The lawyer of Steven Avery, the protagonist of Netflix’s Making a Murderer series, has claimed the state of Manitowoc struck off “intelligent” people from the jury in his case.

In an interview with Rolling Stone magazine, Jerry Buting said that prosecutors for the state removed “everybody who had any significant education level, higher education level” from the panel while whittling down the jury.

“We were looking for jurors who were intelligent, independent, had some significant education so that they could follow the science,” he said.

“The state, obviously, was not.”

In the last episode of the series screen on Netflix, Mr Buting voiced his suspicion that someone in the jury might “know something” during a discussion with other lawyers about new evidence that may prove Avery’s innocence.

One of the examples was a test to determine if there was EDTA in the blood found in Teresa Halbach’s car.

Mr Buting added: “Or some other newly discovered evidence; other people who know something. It may be somebody on the jury.

“It may be somebody who knows something that happened with the jurors. I’ve still got my suspicions whether something improper occurred during the deliberations.”

Mr Buting told Rolling Stone he mentioned this because there are “some indications… that there might have been some other individuals that had some, if not direct, then indirect, influence on them”.

Although he cannot say or identify any particular “individual”, he claims there are "possible indications" it may be members of the police department.

For example, the jurors were not sequestered, meaning they were not removed or isolated from the public at any time during the trial to prevent outside influences from affecting their judgements.

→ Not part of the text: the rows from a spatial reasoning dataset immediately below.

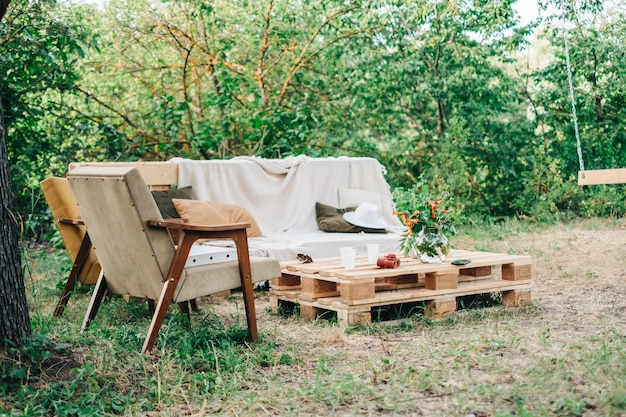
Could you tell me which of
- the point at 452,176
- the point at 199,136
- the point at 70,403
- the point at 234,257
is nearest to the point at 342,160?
the point at 199,136

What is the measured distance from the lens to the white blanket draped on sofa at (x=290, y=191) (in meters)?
5.38

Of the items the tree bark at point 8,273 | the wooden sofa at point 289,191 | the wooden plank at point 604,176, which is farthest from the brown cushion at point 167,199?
the wooden plank at point 604,176

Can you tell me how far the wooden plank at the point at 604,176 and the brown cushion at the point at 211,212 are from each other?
2761mm

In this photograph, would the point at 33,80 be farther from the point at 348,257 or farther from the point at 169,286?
the point at 169,286

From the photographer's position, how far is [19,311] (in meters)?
3.02

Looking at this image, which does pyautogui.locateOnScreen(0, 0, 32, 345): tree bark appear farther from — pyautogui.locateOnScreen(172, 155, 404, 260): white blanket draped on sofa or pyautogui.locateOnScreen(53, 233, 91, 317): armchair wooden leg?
pyautogui.locateOnScreen(172, 155, 404, 260): white blanket draped on sofa

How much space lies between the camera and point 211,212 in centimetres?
523

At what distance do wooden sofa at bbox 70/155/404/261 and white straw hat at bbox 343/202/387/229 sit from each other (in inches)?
3.6

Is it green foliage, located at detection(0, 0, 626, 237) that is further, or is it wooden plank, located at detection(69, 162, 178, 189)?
green foliage, located at detection(0, 0, 626, 237)

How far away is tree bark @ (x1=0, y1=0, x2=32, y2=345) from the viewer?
2.95 metres

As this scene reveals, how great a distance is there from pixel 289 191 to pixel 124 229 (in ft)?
8.82

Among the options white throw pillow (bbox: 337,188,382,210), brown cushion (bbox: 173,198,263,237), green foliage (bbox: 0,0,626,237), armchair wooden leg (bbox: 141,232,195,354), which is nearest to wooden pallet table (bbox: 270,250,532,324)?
brown cushion (bbox: 173,198,263,237)

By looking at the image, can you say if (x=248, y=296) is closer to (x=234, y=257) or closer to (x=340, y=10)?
(x=234, y=257)

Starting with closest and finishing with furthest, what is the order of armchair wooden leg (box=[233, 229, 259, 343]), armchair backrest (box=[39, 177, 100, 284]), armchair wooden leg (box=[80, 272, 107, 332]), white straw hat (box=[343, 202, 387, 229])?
armchair wooden leg (box=[233, 229, 259, 343]), armchair wooden leg (box=[80, 272, 107, 332]), armchair backrest (box=[39, 177, 100, 284]), white straw hat (box=[343, 202, 387, 229])
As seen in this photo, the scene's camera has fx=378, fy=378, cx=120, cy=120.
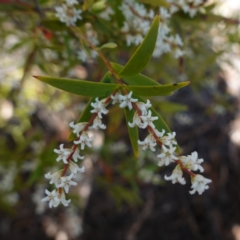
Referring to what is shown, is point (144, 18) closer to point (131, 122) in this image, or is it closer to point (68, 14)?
point (68, 14)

Mr Buting also said that although the jurors were instructed not to engage with any media that may sway their judgement, some of them “were not able to or did not comply with that order”.

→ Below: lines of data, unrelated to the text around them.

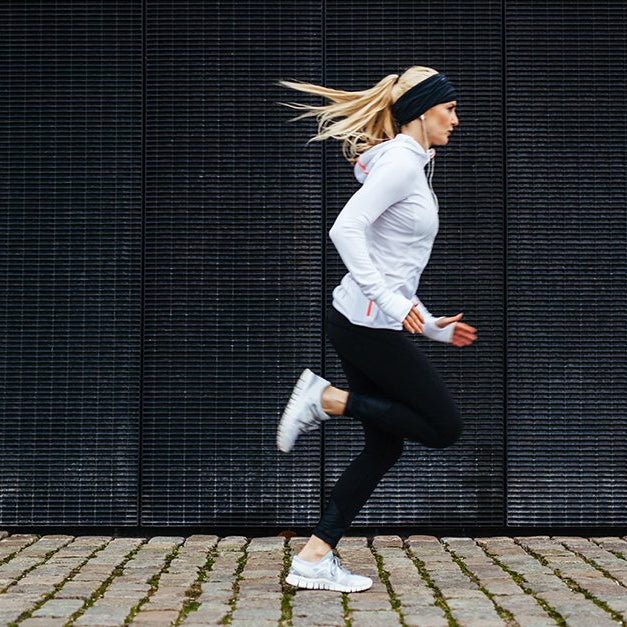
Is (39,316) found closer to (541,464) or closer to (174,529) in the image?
(174,529)

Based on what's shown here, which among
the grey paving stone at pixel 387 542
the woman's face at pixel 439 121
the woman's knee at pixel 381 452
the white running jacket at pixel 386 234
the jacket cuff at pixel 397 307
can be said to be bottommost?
the grey paving stone at pixel 387 542

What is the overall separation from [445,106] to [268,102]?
2076 mm

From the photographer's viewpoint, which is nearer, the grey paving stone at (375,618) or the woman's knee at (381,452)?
the grey paving stone at (375,618)

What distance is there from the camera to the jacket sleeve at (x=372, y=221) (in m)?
4.56

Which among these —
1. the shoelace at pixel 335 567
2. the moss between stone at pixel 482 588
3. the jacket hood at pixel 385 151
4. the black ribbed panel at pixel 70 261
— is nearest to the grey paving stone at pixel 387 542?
the moss between stone at pixel 482 588

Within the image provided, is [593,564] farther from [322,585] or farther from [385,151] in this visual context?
[385,151]

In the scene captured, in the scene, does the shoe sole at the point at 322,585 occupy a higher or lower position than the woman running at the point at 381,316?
lower

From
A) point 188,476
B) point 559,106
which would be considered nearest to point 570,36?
point 559,106

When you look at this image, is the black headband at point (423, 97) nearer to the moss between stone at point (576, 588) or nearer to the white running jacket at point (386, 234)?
the white running jacket at point (386, 234)

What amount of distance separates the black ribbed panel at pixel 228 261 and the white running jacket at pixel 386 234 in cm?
185

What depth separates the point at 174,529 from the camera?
682 centimetres

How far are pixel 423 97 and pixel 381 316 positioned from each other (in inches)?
36.2

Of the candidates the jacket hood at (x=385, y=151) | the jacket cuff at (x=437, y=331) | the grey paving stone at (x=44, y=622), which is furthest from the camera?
the jacket cuff at (x=437, y=331)

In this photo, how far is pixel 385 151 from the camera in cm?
484
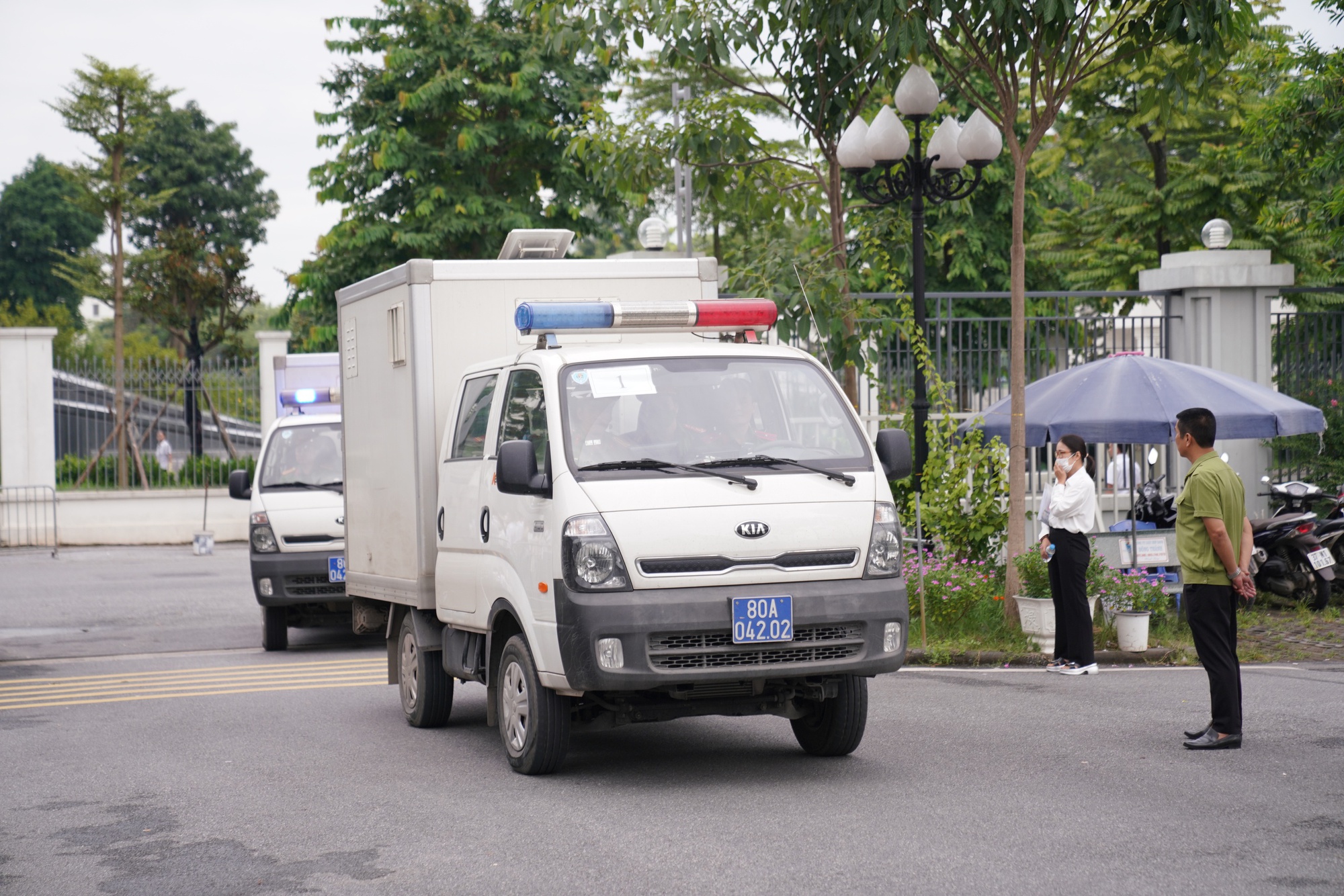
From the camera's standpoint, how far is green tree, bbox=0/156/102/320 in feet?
239

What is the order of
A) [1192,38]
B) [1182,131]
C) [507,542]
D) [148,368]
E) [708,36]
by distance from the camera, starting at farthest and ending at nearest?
[1182,131]
[148,368]
[708,36]
[1192,38]
[507,542]

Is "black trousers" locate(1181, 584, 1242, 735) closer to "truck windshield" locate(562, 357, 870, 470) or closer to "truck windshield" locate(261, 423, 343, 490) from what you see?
"truck windshield" locate(562, 357, 870, 470)

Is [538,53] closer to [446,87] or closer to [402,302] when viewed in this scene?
[446,87]

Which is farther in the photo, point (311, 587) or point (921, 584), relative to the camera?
point (311, 587)

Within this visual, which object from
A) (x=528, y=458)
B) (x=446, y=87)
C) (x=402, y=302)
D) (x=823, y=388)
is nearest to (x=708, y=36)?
(x=402, y=302)

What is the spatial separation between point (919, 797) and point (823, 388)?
7.17ft

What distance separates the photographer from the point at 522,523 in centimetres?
759

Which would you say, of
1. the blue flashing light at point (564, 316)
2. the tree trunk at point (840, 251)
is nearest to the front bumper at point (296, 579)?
the tree trunk at point (840, 251)

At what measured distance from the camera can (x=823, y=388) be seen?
26.2ft

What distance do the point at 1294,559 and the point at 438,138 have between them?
23.8m

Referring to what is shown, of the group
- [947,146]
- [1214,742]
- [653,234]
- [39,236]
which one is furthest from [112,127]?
[39,236]

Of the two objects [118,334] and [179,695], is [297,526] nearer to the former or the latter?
[179,695]

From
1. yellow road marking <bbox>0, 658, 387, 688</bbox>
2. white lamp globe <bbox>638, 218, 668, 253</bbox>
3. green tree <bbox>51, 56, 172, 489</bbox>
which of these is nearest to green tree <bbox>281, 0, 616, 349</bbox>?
green tree <bbox>51, 56, 172, 489</bbox>

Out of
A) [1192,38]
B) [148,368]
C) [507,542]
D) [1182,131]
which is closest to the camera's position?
[507,542]
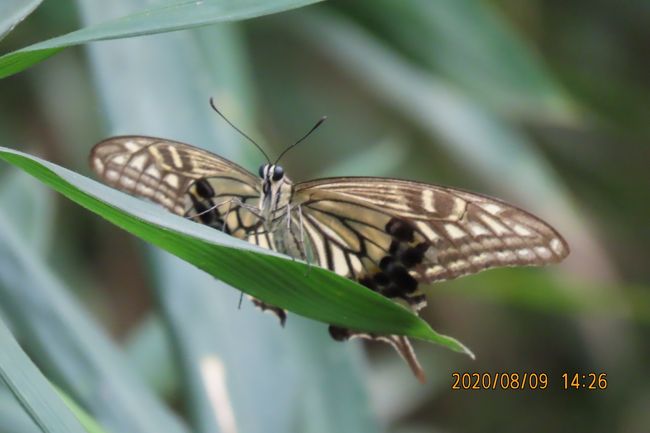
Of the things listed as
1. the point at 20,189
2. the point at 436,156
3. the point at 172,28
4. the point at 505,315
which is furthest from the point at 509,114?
the point at 172,28

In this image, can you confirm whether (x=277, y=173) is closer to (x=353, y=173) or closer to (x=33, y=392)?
(x=33, y=392)

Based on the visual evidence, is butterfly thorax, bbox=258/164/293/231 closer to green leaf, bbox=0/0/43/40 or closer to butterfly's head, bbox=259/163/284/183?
butterfly's head, bbox=259/163/284/183

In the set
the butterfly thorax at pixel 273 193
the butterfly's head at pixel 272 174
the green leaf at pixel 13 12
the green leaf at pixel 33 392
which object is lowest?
the green leaf at pixel 33 392

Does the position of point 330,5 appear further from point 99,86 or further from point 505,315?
point 505,315

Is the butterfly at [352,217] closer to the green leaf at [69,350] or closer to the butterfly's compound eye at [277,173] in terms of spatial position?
the butterfly's compound eye at [277,173]

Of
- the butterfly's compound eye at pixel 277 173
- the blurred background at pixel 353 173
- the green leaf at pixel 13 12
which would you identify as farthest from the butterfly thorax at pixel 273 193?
the green leaf at pixel 13 12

He also notes how difficult it was to whittle down the jury, such as in the case of one of the jurors, who had volunteered for the prosecuting Manitowoc Sheriff’s Department in the past.

Making A Murderer- Where are they now?

When asked why someone like that was kept on the jury, he said: “What people don’t understand is that picking a jury… it’s not like you pick who you want. It’s a matter of eliminating who you don’t want.”

Since the series was aired, one of the jurors who sat through the verdict has come forward to tell the filmmakers they “feared for their personal safety” if they didn’t convict Avery.

According to the filmmakers behind the series, Laura Ricciardi and Moira Demos, the juror reportedly told them that Avery “deserves a new trial”.